Милиционер (видимо, тоже интуитивист) молча понаблюдал за ним и ушел, не придравшись, унес свой покатый служебный живот. И уже вскоре мы встретились с Царем на площадке переходного балкона. И я, в качестве добровольного провожатого и конвоя, «сдал» ему его женщин, которых он и вышел встречать в метро. Они жили тогда на Суворовском бульваре. Откуда мы ехали и почему я оказался в тот поздний час с ними — не столь важно. Я проводил их по его просьбе.
Он ушел, радостный и светлый в этот вечер, с двух сторон подхваченный женою и легконогой, высоконькой дочерью. Ушел домой человек, навсегда загадочный для меня, многоликий и непостижимый. Озабоченный отец семейства и надежный кормилец, всемирная знаменитость, звезда первой величины, театральное божество, которому посвящали свои жизни экзальтированные фанатки, кому были обязаны своим существованием многочисленные «секты смоктунов» с отделениями в Москве, в Ленинграде, в Киеве...
Но для меня он был мой добрый Царь. Так я стал называть его после спектакля в Малом театре, когда мне удалось наконец-то посмотреть «Царя Федора Иоанновича». В ту ночь, вернувшись домой, я почти до утра не спал и, все еще не приходя в себя от великого душевного потрясения, написал ему письмо. И там впервые назвал его своим добрым Царем.
Голос, четкая дикция, неразмеренные, торопливо догоняющие друг друга, но всегда внятные периоды речи, фигура и осанка — все это было мне известно, дорого, я уже давно знал актера и человека Смоктуновского. Но вот появился на сцене Царь в длинном плаще, в ботфортах. И я совершенно забыл о том, что еще накануне днем вместе с этим человеком гулял по березовому лесу, и с нами были наши девочки-дочурки...
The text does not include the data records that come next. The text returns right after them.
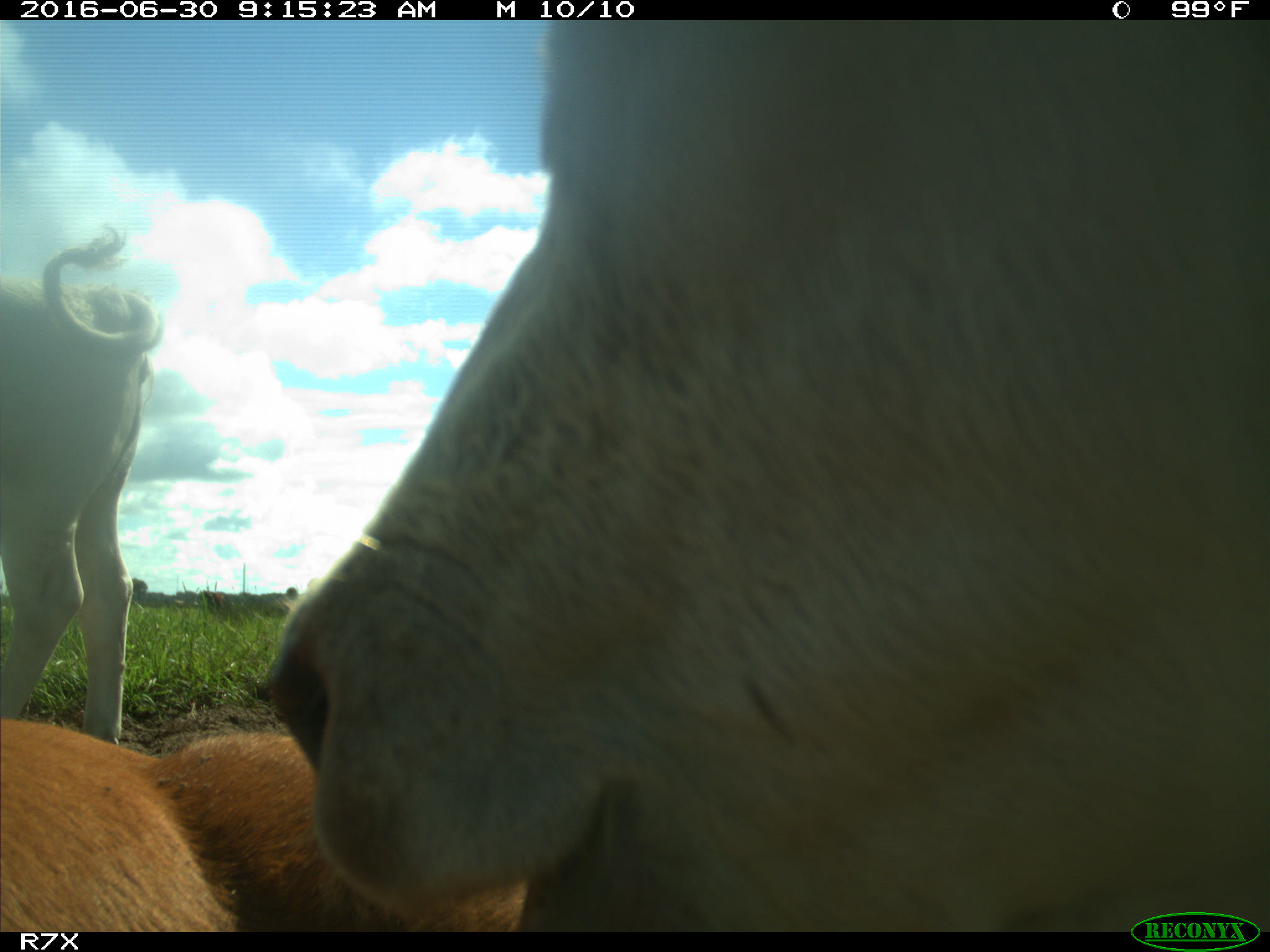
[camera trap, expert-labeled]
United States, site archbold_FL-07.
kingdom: Animalia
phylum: Chordata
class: Mammalia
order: Artiodactyla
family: Bovidae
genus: Bos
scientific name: Bos taurus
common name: domestic cow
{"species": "Bos taurus (domestic cow)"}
Царь хромал, его ушибла лошадь. Опираясь на жену-царицу, он шутил, разговаривал с Борисом Годуновым, потом ушел обедать... Ушел, но осталось после него впечатление, — по тому, как он опирался, тяжело наваливаясь, на царицу, как расслабленно двигался, — что Царь слаб духом и плотью, возможно, чем-то болен. И тайный телесный недуг будет неумолимо вершить свое дело, и вполне р азумная жестокость, затаившаяся вокруг него, погубит доброго Царя.
Ощущение надвигающейся беды, трагическое подсознание пробудилось во мне, глухая тревога не отпускала сердце. В антракте я пошел курить, нечаянно взглянул в зеркало — и на фоне дымной полумглы курительной увидел свое несчастное лицо. Я поправил галстук и скорее пошел в зал, чтобы дальше мучиться в тревоге и в этой тревоге за человека очиститься сердцем — и вдруг во всей непреложности ощутить самое сокровенное своей собственной души.
Финал пьесы, как и финал любой судьбы. Человек рухнул у нас на глазах, его подрубили. С ним вместе пала на землю и была растоптана прекрасная, но беззащитная доброта. Однако сама погибель, отчаянное и беспомощное поражение его породило из огня и пепла катарсиса чудную силу в наших душах. Мы постигаем свою сущность божественных творений благодаря наличию в душе этой силы — доброты.